Radar’d to death

Having picked up a recent blog post by Stephen Few about a graph that had been promoted as an example of good practice by Oracle’s BI suite, I was searching around for reports on BI vendors and came across a decision matrix report by DataMonitor from 2007. The report I unearthed was on the SAS site, presumably because SAS came out very well in the recommendations.

My reason for sharing this is simply because it has ironic connotations similar to another report I came across in that it attempts to make a credible assessment of the BI industry but entirely undermines this (in my eyes at least) through its ineffective use of graphs through the report.

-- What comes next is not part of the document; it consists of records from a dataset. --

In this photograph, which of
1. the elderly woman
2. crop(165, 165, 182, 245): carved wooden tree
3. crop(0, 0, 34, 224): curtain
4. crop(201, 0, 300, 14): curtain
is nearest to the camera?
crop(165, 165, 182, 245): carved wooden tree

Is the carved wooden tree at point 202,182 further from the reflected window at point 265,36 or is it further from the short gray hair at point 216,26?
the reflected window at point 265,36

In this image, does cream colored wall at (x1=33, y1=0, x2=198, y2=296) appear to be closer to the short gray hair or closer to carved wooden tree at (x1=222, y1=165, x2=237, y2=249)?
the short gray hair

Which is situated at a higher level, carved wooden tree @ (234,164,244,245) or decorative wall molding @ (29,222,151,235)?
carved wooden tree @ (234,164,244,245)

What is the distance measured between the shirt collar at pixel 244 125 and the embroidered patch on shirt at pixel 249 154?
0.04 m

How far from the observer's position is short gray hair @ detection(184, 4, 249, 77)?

This first graph to comment on has one key flaw – the undermining of its integrity caused by the axes labels not starting at zero (even though the label says scale 0-10) which creates a skewed view of the plotted proximity of the various BI vendors.

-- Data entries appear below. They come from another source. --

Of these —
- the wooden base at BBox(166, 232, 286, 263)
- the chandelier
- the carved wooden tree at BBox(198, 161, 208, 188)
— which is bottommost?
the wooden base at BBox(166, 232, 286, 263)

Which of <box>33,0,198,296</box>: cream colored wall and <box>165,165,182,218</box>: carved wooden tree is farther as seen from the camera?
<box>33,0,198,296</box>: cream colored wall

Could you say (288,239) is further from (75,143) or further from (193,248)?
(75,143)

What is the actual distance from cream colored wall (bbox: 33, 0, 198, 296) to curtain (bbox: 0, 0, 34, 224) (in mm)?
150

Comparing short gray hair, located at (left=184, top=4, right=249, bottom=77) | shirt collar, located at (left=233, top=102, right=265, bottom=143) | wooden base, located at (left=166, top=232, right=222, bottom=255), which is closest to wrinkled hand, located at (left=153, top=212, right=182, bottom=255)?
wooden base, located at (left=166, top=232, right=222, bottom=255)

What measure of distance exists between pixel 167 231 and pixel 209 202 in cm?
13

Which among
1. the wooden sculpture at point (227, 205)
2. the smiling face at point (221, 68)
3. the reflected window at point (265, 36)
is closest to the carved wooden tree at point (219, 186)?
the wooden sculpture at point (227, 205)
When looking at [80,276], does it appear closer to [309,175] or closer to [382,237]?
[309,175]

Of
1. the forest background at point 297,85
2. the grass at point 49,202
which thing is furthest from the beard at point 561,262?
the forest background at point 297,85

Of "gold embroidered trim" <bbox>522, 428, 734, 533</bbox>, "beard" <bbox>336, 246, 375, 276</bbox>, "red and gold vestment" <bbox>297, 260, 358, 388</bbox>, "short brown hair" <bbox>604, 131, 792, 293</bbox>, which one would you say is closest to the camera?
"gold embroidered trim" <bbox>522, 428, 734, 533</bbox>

The next graph type (of which there are three) is simply a shocker. It is a multi-variate radar graph plotting assessments of the 10 vendors across 12 different characteristics. Once again the scales don’t begin from zero. The more effective alternative would have been to plot small multiples of bar-charts for each vendor displaying their scores against each characteristic. Similar treatment was provided to this graph by Jon Peltier.

The final set of graph types – there are 12 of these – once again plots measurements of various activities, against various categories, referring to various types… I would make a greater attempt to accurately describe the purpose of these but, as I say, I got Radar’d to death.